“The West won the world not by the superiority of its ideas or values or religion but rather by its superiority in applying organized violence.”
Samuel P. Huntington
Northern Nigeria is sitting on a gold mine but we keep digging it with bare hands and selling the raw stones instead of building the machines that turn it into real wealth.
In 1979, a Vietnamese man called David Tran fled Vietnam after the war. He arrived in America as a refugee. He was not carrying a Silicon Valley idea. He was not carrying oil blocks. He was not carrying government allocation. He was carrying taste, memory, hunger, and a sauce people like him already understood.
Chilli sauce was not new. Asians already had it. Thailand already had Sriracha-style sauces. Immigrant communities already cooked with pepper, garlic, vinegar, heat, and memory.
But David Tran did something very important.
He did not merely sell chilli sauce.
He bottled it. Branded it. Standardised it. Distributed it. Protected the taste. Built a factory around it. Put a rooster on the bottle. Gave it that green cap. Made it visible. Made it trustworthy. Made it repeatable.
Then America helped carry it.
Restaurants used it. Shops stocked it. Chefs played with it. Food writers talked about it. Immigrants bought it first, then everyone else followed. Suddenly, something that could have remained “ethnic food” became a mainstream condiment.
And today, that decision has turned into serious economic power.
Huy Fong Foods, the company behind Sriracha, generates hundreds of millions of dollars in annual revenue. At its peak, it was estimated to be worth well over $1 billion, all built from a simple chilli sauce that was properly packaged, standardised, and scaled.
That is how culture becomes an economy.
It is not luck.
The same thing has happened in many places.
Mexico turned tacos, tortillas, guacamole, salsa, chilli, beans, and grilled meat into a global food language. You can enter cities that have never seen a Mexican village and still find Mexican restaurants, taco trucks, packaged salsa, avocado dips, tortilla chips, seasoning mixes, frozen burritos, and entire supermarket shelves built around Mexican taste.
Japan turned sushi from a local food culture into a global premium experience.

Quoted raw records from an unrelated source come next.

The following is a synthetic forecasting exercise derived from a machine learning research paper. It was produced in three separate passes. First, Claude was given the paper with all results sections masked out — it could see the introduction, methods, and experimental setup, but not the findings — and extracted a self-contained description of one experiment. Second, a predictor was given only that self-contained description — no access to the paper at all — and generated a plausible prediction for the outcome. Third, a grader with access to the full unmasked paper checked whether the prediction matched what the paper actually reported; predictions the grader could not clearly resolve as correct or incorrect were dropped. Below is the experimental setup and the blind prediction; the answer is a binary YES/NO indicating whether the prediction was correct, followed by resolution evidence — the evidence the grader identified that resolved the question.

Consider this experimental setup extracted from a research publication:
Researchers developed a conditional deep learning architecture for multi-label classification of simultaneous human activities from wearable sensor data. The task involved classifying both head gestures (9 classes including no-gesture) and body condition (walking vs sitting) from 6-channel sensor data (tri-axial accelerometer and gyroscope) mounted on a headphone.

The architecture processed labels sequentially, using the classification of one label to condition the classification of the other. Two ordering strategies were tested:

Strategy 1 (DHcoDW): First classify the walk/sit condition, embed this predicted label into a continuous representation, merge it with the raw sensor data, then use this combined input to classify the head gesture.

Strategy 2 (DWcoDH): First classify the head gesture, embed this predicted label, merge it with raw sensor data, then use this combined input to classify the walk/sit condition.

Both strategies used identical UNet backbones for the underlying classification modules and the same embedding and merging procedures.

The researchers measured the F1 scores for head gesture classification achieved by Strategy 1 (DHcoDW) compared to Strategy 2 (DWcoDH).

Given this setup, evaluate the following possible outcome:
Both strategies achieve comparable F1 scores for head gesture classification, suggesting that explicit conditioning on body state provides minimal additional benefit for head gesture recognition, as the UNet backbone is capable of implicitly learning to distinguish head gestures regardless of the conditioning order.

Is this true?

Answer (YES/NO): NO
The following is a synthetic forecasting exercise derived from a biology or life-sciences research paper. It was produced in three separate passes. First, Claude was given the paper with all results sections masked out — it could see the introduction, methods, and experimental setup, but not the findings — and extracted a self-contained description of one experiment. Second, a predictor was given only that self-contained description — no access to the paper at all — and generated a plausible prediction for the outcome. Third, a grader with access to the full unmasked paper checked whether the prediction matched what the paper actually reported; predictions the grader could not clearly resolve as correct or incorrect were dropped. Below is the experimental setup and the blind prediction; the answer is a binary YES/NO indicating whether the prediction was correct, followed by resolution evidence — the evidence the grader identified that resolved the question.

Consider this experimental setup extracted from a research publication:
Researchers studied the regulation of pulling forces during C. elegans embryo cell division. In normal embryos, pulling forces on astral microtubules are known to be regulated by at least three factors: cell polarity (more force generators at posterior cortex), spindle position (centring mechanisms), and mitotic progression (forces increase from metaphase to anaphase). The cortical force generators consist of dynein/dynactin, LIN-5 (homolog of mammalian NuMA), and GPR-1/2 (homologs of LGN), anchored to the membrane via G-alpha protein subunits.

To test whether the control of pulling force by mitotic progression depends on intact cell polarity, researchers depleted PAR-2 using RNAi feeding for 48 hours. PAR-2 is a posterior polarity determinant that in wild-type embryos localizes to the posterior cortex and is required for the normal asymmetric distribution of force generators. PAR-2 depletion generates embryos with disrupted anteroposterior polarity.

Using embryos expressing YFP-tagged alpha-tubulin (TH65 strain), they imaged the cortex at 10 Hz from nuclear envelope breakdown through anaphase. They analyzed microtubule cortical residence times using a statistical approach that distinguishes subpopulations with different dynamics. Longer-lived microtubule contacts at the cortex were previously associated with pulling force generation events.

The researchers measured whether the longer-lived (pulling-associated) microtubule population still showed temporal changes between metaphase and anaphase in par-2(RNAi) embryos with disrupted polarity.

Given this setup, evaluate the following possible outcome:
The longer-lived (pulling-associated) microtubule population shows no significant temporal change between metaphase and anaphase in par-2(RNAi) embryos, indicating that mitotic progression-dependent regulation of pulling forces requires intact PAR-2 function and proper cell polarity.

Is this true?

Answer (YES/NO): NO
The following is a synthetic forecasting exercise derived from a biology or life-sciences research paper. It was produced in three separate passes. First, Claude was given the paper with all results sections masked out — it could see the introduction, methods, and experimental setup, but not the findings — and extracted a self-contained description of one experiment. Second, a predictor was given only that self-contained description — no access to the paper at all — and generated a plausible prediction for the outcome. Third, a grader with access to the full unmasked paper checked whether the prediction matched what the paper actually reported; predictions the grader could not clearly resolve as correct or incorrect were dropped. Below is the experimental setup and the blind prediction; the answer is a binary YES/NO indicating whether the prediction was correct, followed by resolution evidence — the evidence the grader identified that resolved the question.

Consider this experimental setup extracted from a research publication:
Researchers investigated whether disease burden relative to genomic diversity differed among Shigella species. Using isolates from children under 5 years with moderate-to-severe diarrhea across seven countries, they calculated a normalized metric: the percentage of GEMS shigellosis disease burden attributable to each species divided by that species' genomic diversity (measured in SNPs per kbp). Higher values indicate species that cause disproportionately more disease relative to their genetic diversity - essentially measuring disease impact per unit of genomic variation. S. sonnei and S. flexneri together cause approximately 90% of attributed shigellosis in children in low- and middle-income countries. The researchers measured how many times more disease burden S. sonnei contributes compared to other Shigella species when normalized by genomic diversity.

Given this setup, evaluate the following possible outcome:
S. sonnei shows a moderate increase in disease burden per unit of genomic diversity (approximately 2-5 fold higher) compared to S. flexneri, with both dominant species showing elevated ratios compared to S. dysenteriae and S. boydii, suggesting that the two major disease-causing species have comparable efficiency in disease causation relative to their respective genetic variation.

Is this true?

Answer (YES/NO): NO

Italy did it with pizza and pasta.
America did it with burgers and fried chicken.
Turkey did it with kebab.
The Middle East did it with shawarma.
India did it with curry, spices, biryani, chai, naan, and packaged masala.
The lesson is simple.
The world does not reward people merely because they have culture. The world rewards people who build systems around culture.

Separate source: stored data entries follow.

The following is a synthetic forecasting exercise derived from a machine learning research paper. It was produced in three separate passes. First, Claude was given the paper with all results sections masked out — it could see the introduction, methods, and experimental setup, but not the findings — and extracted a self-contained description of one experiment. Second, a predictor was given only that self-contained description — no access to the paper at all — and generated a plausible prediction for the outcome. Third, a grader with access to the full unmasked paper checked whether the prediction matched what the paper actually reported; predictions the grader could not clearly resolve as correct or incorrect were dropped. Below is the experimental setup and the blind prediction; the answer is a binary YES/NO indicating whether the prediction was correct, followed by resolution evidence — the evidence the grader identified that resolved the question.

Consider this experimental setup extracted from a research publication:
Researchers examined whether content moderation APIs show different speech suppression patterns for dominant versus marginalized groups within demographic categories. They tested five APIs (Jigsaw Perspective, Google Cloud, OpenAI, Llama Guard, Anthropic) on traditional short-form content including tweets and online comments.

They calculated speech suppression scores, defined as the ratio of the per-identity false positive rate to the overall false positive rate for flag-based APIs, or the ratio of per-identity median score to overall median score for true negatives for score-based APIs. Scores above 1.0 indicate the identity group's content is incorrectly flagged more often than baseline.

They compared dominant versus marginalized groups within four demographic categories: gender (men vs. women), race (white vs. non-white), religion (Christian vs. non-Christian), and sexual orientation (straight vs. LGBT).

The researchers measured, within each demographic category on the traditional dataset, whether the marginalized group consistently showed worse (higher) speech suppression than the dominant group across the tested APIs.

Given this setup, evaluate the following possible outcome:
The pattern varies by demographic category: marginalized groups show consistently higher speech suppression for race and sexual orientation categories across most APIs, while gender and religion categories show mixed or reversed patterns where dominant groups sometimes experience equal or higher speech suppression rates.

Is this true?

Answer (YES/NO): NO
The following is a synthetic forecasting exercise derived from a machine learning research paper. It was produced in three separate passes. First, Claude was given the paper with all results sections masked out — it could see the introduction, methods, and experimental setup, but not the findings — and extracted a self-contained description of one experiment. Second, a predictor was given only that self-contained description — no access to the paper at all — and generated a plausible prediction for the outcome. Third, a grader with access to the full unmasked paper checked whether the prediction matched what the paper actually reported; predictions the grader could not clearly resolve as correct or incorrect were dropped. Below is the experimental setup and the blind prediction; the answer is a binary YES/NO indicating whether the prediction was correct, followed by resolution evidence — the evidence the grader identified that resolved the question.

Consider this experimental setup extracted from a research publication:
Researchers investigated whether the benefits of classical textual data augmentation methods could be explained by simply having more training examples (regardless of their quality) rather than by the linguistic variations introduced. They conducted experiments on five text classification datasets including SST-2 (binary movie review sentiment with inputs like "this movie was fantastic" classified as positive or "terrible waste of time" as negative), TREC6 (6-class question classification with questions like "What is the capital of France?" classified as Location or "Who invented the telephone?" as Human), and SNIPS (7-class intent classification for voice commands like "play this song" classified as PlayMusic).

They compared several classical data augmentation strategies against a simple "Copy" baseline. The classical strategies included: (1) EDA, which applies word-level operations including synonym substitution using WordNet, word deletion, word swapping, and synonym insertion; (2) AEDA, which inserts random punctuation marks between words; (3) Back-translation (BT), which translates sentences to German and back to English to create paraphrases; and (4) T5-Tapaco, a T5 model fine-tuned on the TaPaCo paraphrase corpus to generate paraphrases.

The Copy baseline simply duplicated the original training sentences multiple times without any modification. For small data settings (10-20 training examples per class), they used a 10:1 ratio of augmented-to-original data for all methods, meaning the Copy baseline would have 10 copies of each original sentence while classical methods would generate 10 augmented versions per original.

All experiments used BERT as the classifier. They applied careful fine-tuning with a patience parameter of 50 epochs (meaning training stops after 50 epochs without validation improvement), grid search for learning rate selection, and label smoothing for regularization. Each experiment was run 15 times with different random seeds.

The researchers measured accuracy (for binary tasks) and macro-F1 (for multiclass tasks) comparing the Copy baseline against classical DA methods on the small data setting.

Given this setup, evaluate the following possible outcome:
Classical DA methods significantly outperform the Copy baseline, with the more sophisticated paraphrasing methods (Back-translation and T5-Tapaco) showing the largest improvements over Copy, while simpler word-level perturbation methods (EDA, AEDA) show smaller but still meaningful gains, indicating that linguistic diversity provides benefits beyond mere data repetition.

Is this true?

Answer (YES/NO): NO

Then you come to Northern Nigeria.
We have Zobo.
A drink with colour, memory, taste, local demand, heat, spice, ginger, cloves, pineapple, sugar, hibiscus, and history. A drink that already sits inside our social life. Weddings. Naming ceremonies. Ramadan. Markets. Schools. Roadsides. Homes. Small shops. Plastic bottles. Coolers. Freezers.
Everybody knows it.
Everybody understands it.
Almost everybody has tasted it.
Yet our imagination has kept it small.
We still treat Zobo like a survival business for women trying to make ₦200 per bottle in traffic. The woman selling it is not the failure. She is proof that demand already exists. She has done her part. She has shown us that people will buy it cold, cheap, fast, and repeatedly.
The failure is above her.
Where are the food scientists standardising the recipe without killing the taste, the bottling plants giving it shelf life, the investors building a real beverage company around hibiscus, the designers making Zobo look like something that belongs in supermarkets, airports, hotels, cafés, restaurants, campuses, gyms, and export cartons,the cooperatives linking hibiscus farmers to processors, the labs checking sugar levels, acidity, preservatives, hygiene, and packaging safety, the brands making Zobo concentrate, Zobo syrup, Zobo tea bags, sparkling Zobo, sugar-free Zobo, Ramadan packs, wedding packs, school packs, diaspora packs, mocktail bases, powdered mixes, and premium glass-bottle editions?
Where is the cold-chain, the distribution, the export desk, the national shelf, the African shelf?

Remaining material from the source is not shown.